Early on a Sunday morning in mid-August, I sat at my fiancé’s kitchen table and placed a stamp on the last of our one hundred and thirty-eight wedding invitations. Done! Yay!
In a few short weeks, Nick and I would be tying the knot. Woot-woot! But until then, we’d be busy with our jobs as special agents for the Internal Revenue Service, fighting tax evasion and white-collar crime. Criminals don’t take a day off, and neither would we—at least not until after the wedding when we planned to spend a romantic week in Cancún, Mexico. Margaritas. Cabana boys with sexy Spanish accents. Beautiful Mexican beaches. Life doesn’t get any better than that.
Even though the invitations wouldn’t be picked up until tomorrow, I figured I might as well get them in the mail. There was a blue collection box only a quarter mile away, at the entrance to the neighborhood. Besides, Nick’s Australian shepherd mix, Daffodil, had been dropping not-so-subtle hints that she wanted to go for a walk. She’d pawed the inside of his front door, nudged my leg, and when that failed, she’d retrieved her leash and brought it to me in her mouth, dropping it at my feet as if to say Hey, dummy. Am I making myself clear now?
I reached out and ruffled her head. “Okay, girl. I give in. We’ll go for a walk.”

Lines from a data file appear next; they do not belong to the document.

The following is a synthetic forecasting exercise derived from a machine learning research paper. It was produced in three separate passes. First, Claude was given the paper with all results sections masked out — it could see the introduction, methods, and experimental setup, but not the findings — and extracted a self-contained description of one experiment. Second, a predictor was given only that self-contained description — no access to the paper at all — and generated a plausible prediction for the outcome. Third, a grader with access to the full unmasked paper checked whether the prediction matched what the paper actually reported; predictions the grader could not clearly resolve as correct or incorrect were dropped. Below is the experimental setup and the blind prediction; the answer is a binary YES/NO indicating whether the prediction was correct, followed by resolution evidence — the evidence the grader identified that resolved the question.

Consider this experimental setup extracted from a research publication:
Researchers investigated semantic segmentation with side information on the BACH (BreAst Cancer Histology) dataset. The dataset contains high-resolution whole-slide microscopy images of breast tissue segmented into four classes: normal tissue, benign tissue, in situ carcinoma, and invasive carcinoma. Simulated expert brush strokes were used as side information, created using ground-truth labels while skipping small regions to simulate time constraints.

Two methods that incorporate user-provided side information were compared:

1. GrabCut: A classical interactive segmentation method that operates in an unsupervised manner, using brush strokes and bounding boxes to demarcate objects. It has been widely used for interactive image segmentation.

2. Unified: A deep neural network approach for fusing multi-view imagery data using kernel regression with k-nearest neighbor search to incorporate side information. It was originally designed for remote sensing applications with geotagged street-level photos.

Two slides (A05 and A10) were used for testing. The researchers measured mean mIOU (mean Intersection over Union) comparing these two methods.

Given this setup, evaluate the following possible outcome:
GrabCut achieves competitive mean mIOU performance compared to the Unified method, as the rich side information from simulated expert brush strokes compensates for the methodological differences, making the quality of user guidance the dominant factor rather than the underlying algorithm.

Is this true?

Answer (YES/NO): NO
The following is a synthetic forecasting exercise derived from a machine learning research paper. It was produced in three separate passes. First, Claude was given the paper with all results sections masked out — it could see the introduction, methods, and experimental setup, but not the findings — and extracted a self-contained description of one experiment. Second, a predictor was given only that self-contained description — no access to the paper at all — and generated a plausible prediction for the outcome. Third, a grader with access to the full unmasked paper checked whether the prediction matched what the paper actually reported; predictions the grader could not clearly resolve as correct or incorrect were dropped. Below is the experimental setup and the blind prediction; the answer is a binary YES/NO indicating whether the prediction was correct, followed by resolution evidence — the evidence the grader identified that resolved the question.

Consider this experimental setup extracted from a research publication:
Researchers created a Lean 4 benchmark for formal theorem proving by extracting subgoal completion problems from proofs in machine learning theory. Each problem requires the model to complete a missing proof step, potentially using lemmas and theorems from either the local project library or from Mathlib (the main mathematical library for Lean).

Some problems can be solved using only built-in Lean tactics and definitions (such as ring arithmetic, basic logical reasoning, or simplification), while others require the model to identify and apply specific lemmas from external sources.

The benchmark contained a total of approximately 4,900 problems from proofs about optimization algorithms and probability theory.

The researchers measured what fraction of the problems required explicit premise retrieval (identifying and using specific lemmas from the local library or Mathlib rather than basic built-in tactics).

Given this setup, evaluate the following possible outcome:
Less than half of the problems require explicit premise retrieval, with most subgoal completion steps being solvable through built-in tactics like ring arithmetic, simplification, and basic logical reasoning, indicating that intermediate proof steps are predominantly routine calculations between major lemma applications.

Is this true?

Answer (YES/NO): YES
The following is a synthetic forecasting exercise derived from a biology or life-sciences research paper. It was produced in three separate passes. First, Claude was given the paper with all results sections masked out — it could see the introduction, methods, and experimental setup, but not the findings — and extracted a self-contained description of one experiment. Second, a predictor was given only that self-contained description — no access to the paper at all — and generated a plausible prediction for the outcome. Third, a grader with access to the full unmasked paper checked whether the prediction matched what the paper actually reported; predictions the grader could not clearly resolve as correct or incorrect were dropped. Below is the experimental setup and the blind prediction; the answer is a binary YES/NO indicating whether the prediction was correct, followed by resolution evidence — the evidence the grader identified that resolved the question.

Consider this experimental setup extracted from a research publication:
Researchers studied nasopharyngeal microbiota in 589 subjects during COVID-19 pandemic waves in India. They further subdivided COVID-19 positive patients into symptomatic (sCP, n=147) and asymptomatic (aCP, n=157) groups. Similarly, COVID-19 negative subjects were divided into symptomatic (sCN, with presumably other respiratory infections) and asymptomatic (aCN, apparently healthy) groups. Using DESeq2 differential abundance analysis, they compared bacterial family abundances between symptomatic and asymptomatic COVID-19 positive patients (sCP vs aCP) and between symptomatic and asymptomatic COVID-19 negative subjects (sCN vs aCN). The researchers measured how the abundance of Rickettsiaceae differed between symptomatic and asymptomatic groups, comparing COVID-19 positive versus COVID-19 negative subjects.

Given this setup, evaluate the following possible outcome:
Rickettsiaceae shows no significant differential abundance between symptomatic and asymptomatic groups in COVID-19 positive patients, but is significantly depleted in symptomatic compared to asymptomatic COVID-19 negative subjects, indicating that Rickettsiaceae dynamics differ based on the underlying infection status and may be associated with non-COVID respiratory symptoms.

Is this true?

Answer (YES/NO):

After clipping the leash to her collar, I stashed the invitations in my tote bag and slung the straps over my shoulder. Nick was still asleep in his bed upstairs. He’d had a tough week, learning the ropes as he prepared to move up the ladder at the IRS, taking on his new position as codirector of the IRS Criminal Investigations Division in Dallas. I let him continue snoozing. He’d earned it. Besides, he’d need to be well rested for later. We planned to spend the day packing for our upcoming move, and he’d be the one doing the heavy lifting.
Daffodil dragged me to the door, prancing happily on the floor, her nails clicking on the tile and her fluffy tail whipping back and forth. We eased past the stack of empty boxes in the foyer, headed out onto the porch, and made our way down to the sidewalk. When she stopped to sniff the tree out front, she took advantage of the opportunity to multitask and simultaneously crouched to relieve herself.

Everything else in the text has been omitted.